I'm trying to receive input text, save it to file and call another process that will apply text-to-speech to it. I've been struggling with encoding for days and need some help.
At first, I simply took the input text from the POST request as-is and saved it to a file, but I would get errors like this:
File "/home/.../merlin/src/run_merlin.py", line 1224, in <module>
main_function(cfg)
File "/home/.../merlin/src/run_merlin.py", line 572, in main_function
label_normaliser.perform_normalisation(in_label_align_file_list, binary_label_file_list, label_type=cfg.label_type)

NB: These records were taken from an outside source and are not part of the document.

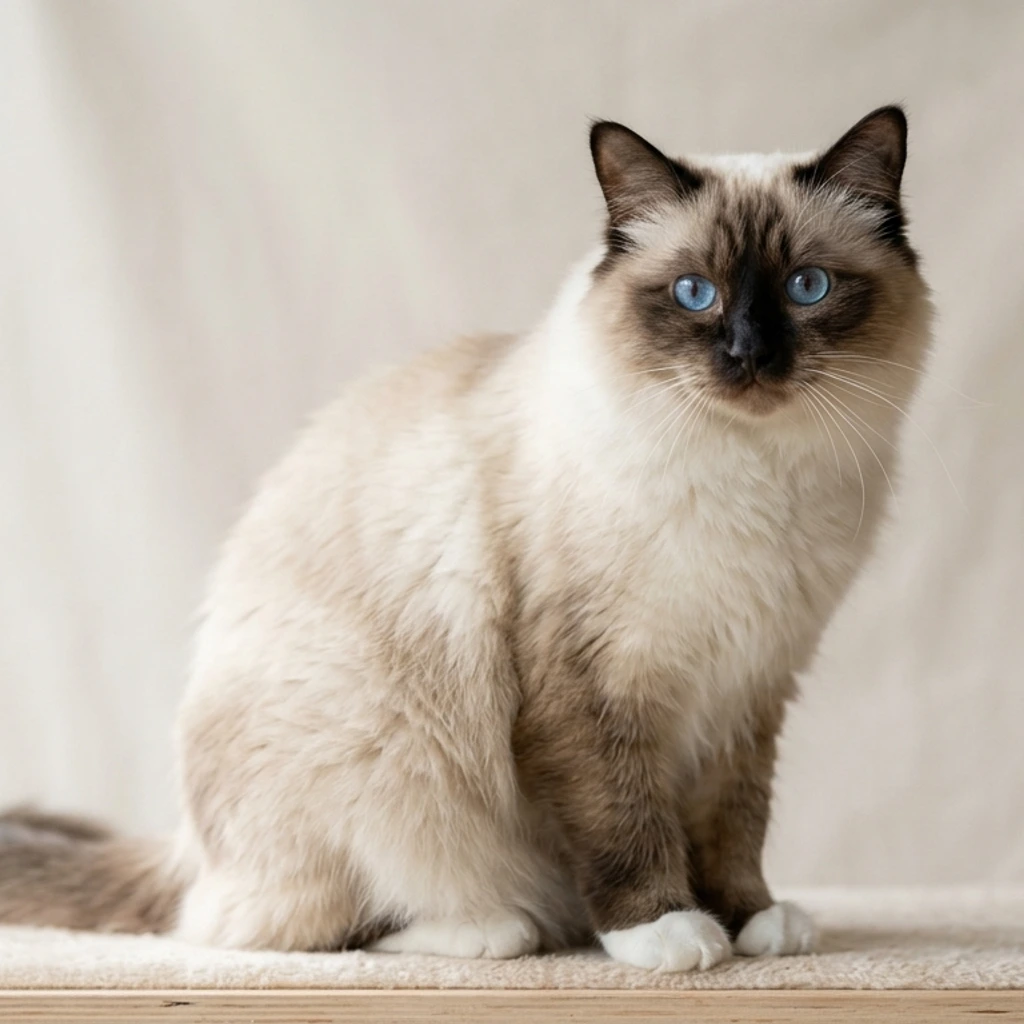 Templecat gallery cover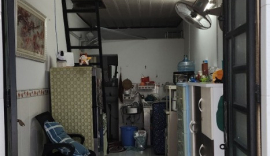 Cho thuê nguyên căn 40m2 đường Phan Đăng Lưu Phú Nhuận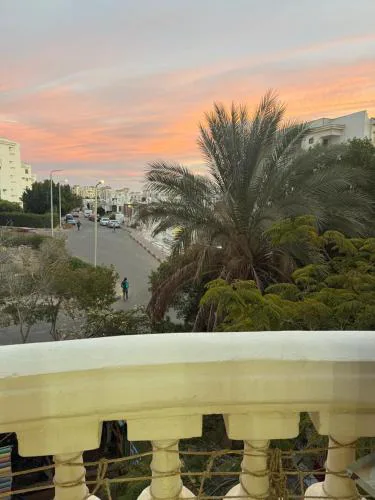 Hurghada Apartment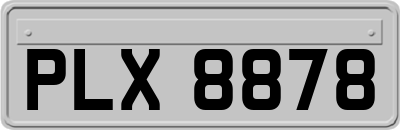 PLX8878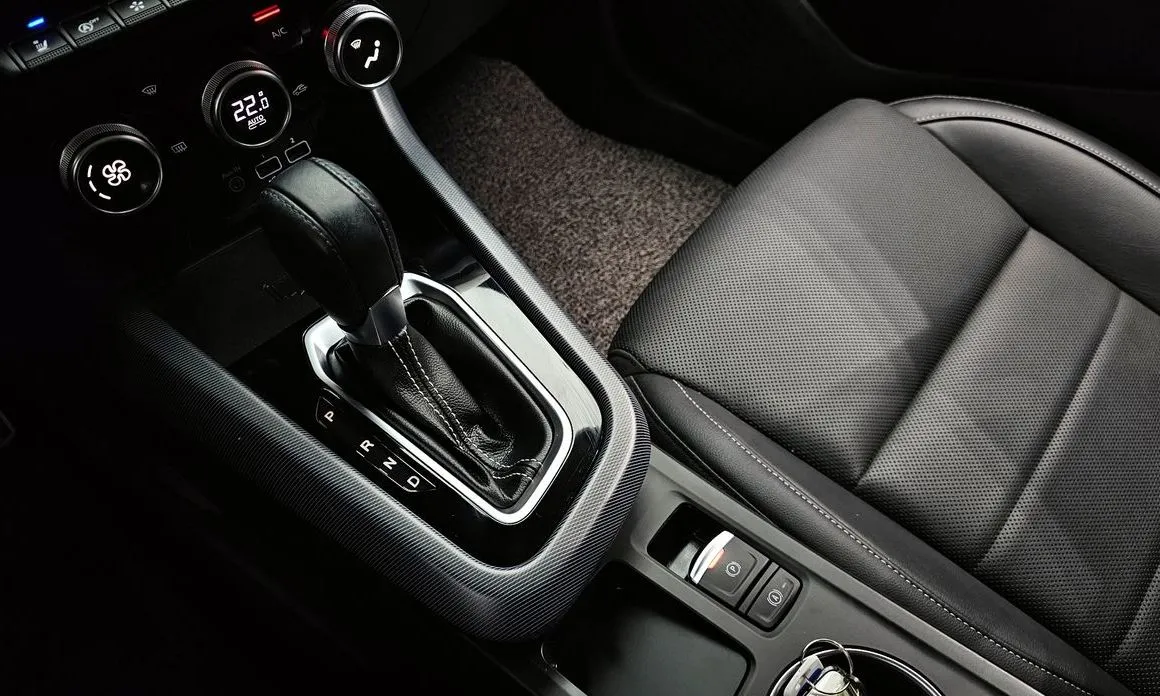 Renault Korea (Samsung) XM3 2021 из KR, фото 9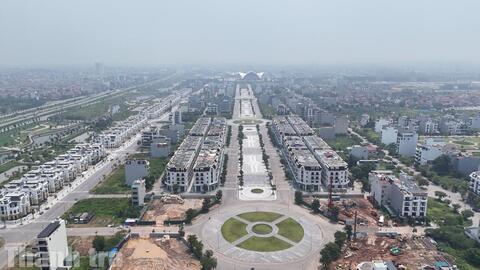 Chuyển đổi số quốc gia: Bắc Ninh đặt mục tiêu vào Top 50 đô thị thông minh toàn cầu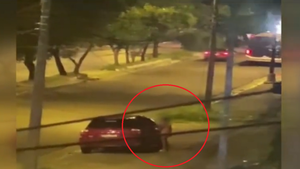 Sin solución: Prostitución infantil y tráfico de drogas en zona de la Estación de Buses
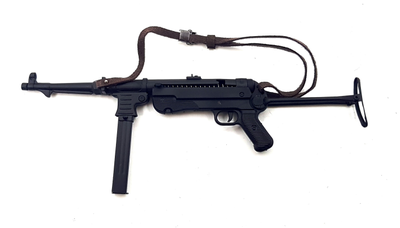 MP-40 "Шмайсер" - 1/6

File "/home/.../merlin/src/frontend/linguistic_base.py", line 68, in perform_normalisation
self.extract_linguistic_features(ori_file_list[i], output_file_list[i], label_type)

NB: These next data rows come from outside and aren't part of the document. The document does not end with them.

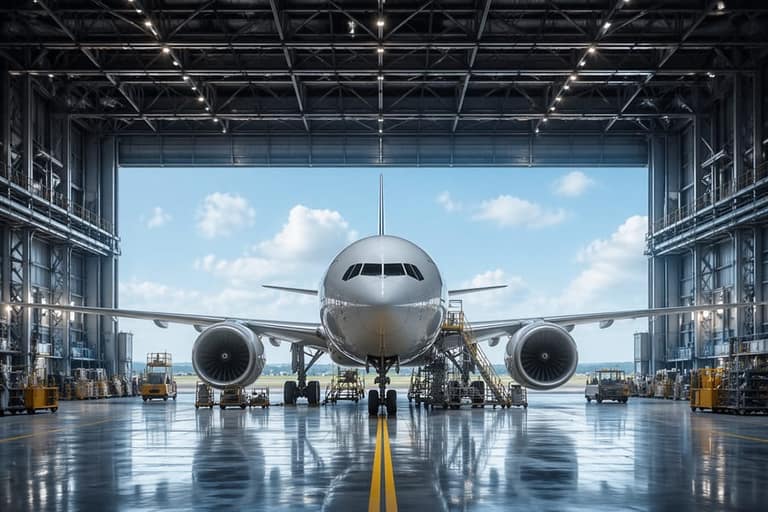 Aviation
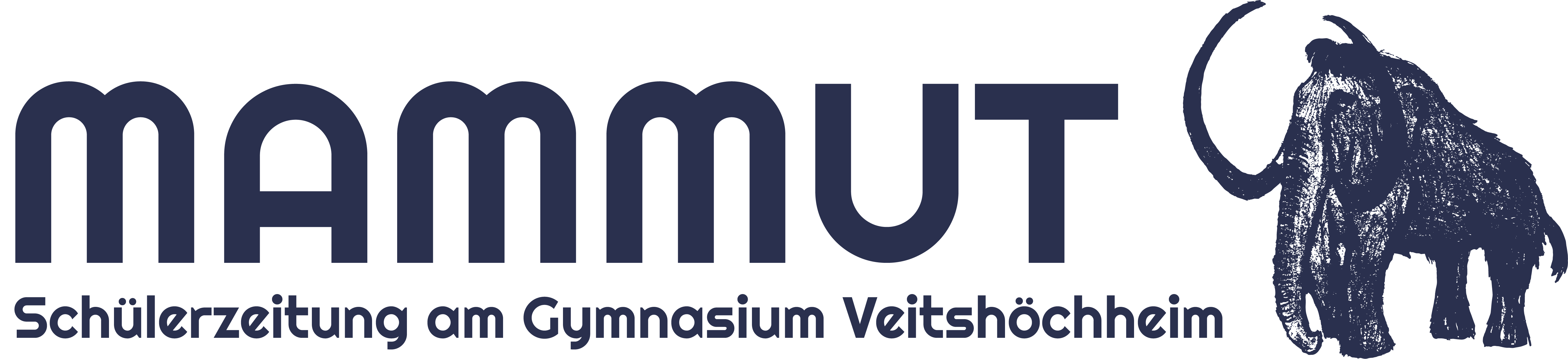 Mammut - Schülerzeitung Gymnasium Veitshoechheim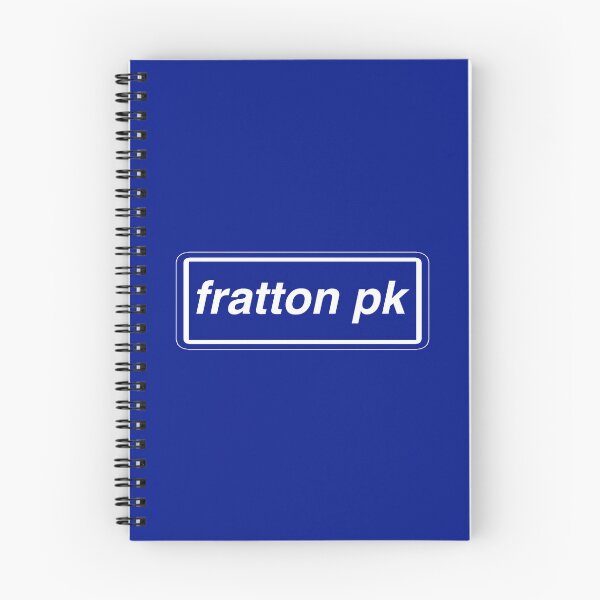 Item preview, Fratton Park designed and sold by Confusion101.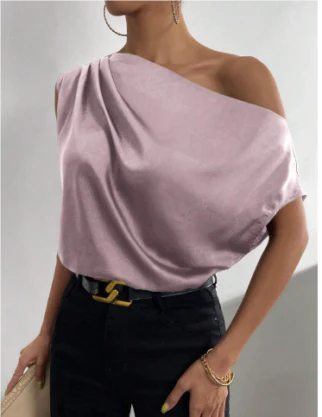 Variant image for Women's Lightweight Tank Top – Modern Design, Flattering Fit, Versatile for Casual or Formal Wear-31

File "/home/.../merlin/src/frontend/label_normalisation.py", line 26, in extract_linguistic_features
A = self.load_labels_with_state_alignment(in_file_name)
File "/home/.../merlin/src/frontend/label_normalisation.py", line 487, in load_labels_with_state_alignment
utt_labels = fid.readlines()
File "/home/.../merlin/.venv/lib/python3.5/codecs.py", line 321, in decode
(result, consumed) = self._buffer_decode(data, self.errors, final)
UnicodeDecodeError: 'utf-8' codec can't decode byte 0xa4 in position 0: invalid start byte
So I did the following:
text = text.encode('utf-8').split()
file = codecs.open(filename, 'w+', 'utf-8')
file.write(text.decode('utf-8'))
file.close()
But the same error keeps happening. I tried simply file.write(text)
, without decoding, but that gave me the following error:
Can't convert 'bytes' object to str implicitly
If it helps, I'm trying to work with Merlin, but as shown above, the error seems to be thrown by python's codecs.py
when reading the file.
EDIT: Following Giacomo Catenazzi's suggestion I changed the code to:
text = text (not encoded)
file = codecs.open(filename, 'w+', 'utf-8')
file.write(text)
file.close()
But the same error happens. I added the full stack trace to the beginning of the question since the problem doesn't seem to be where I thought it was.